A normal line to a curve at a particular point is an important geometric concept. It's a line that is perpendicular to the tangent line at that point. Understanding the normal line can help in visualizing how a curve behaves locally around that point. To find the equation of the normal line, first calculate the slope of the tangent line as explained before. For our specific case, the slope of the tangent line at \( t = 1 \) was determined to be \( 3 \). The slope of the normal line is the negative reciprocal of the tangent slope. Here, that means turning the tangent slope \( 3 \) into \( -\frac{1}{3} \). Once you have the slope, use the point-slope form of a line with the slope of \( -\frac{1}{3} \) and point \((0, 2)\): \[ y - 2 = -\frac{1}{3}(x - 0) \] simplifies to \( y = -\frac{1}{3}x + 2 \).

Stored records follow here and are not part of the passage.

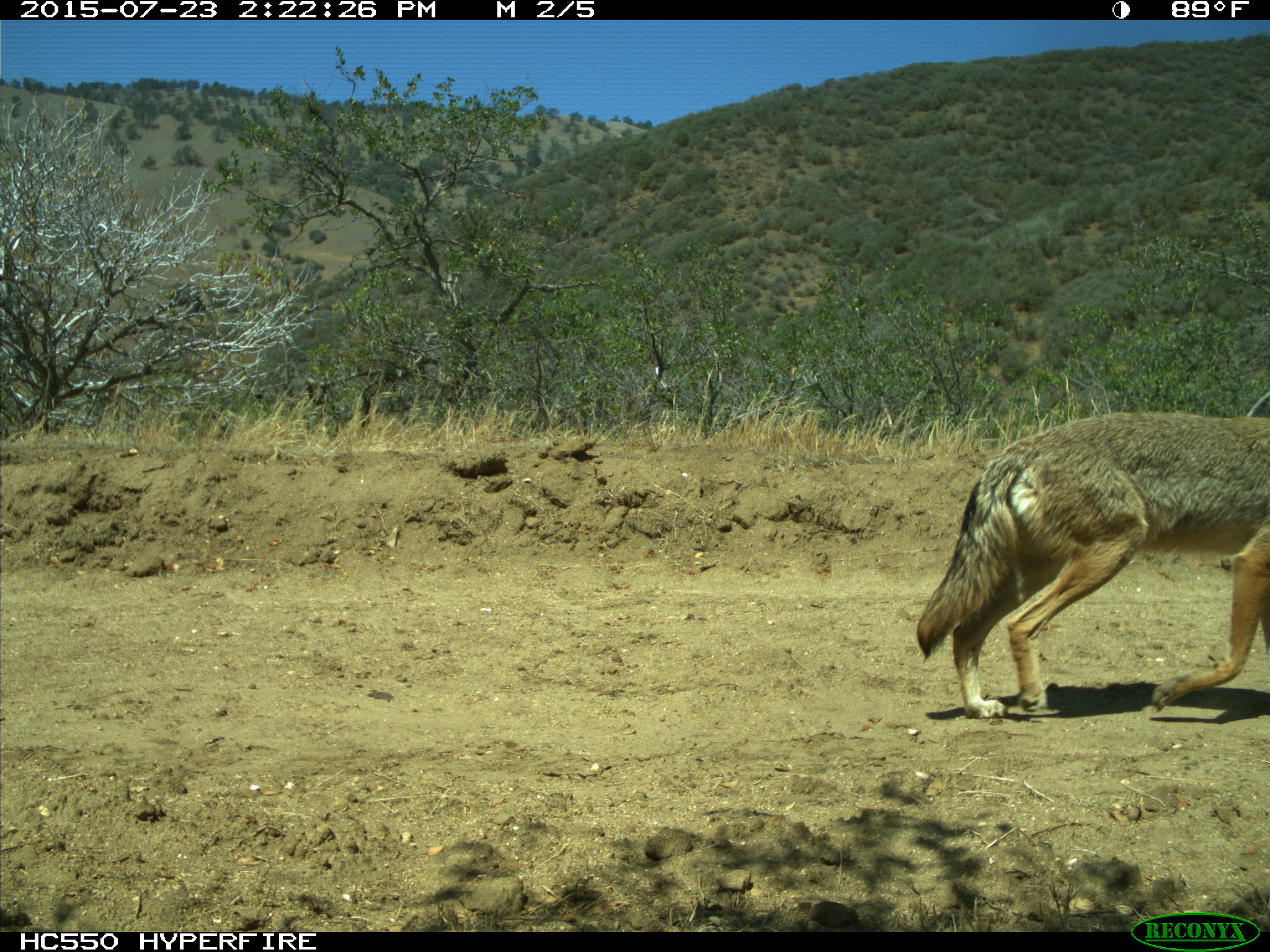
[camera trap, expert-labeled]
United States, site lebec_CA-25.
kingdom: Animalia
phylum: Chordata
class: Mammalia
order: Carnivora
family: Canidae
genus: Canis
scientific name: Canis latrans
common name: coyote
Canis latrans (coyote).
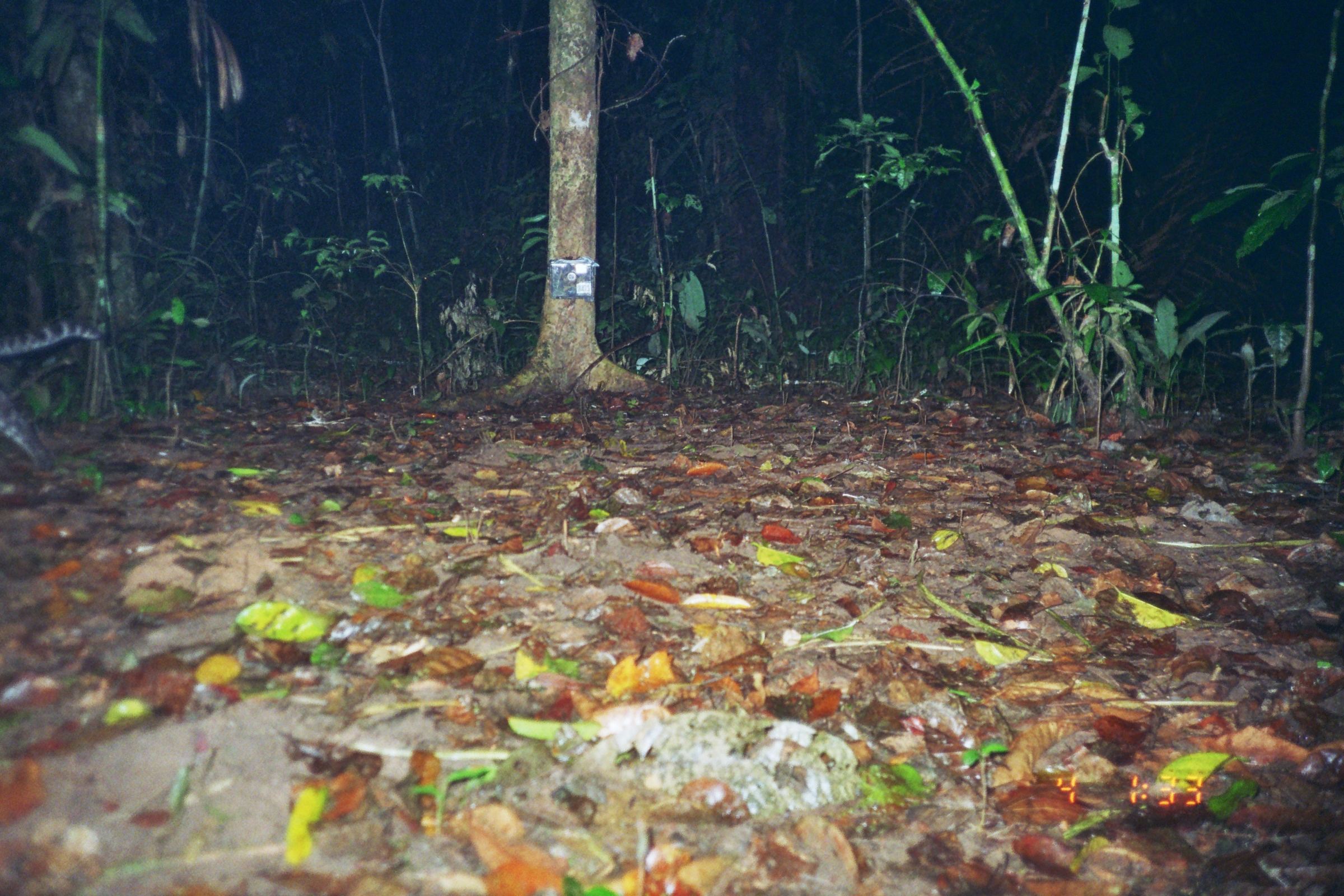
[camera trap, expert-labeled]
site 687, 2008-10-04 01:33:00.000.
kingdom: Animalia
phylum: Chordata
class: Mammalia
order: Carnivora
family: Felidae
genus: Leopardus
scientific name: Leopardus pardalis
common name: ocelot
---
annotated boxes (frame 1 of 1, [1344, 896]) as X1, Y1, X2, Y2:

This line is perpendicular to the tangent line and passes through the point \((0, 2)\).

Differentiation

Differentiation is a fundamental concept in calculus that represents how a function changes as its input changes. It's a way to find the rate at which something is happening, which is crucial when dealing with curves described by parametric equations. In our exercise, we use differentiation to find derivatives that tell us how \( x \) and \( y \) change with respect to the parameter \( t \). For the curve given by: - \( x = t^2 - t \) - \( y = t^2 + t \) We first differentiate these with respect to \( t \): \[ \frac{dx}{dt} = 2t - 1 \] \[ \frac{dy}{dt} = 2t + 1 \] These derivatives are essential in using the chain rule to find \( \frac{d y}{d x} \), which represents the slope of the tangent line to the curve at any point.

Chain Rule

The chain rule is a powerful tool in calculus used for differentiating composite functions. It tells us how to differentiate the outer function based on the differentiation of the inner function. In terms of parametric equations, it provides a method to find \(\frac{d y}{d x}\) when both \(x\) and \(y\) are given in terms of another variable, typically \(t\). In our problem, \(x = t^2 - t\) and \(y = t^2 + t\) are both functions of \(t\). To find \(\frac{dy}{dx}\), we use: \[ \frac{dy}{dx} = \frac{\frac{dy}{dt}}{\frac{dx}{dt}} \] The chain rule effectively combines partial derivatives \(\frac{dy}{dt} = 2t + 1\) and \(\frac{dx}{dt} = 2t - 1\) to express how \(y\) changes relative to \(x\). This step is crucial to determining the slope of the tangent line at any point along the curve, especially for \(t = 1\). The result, \(\frac{3}{1} = 3\), is used to write the equation for the tangent line as we explored in earlier sections.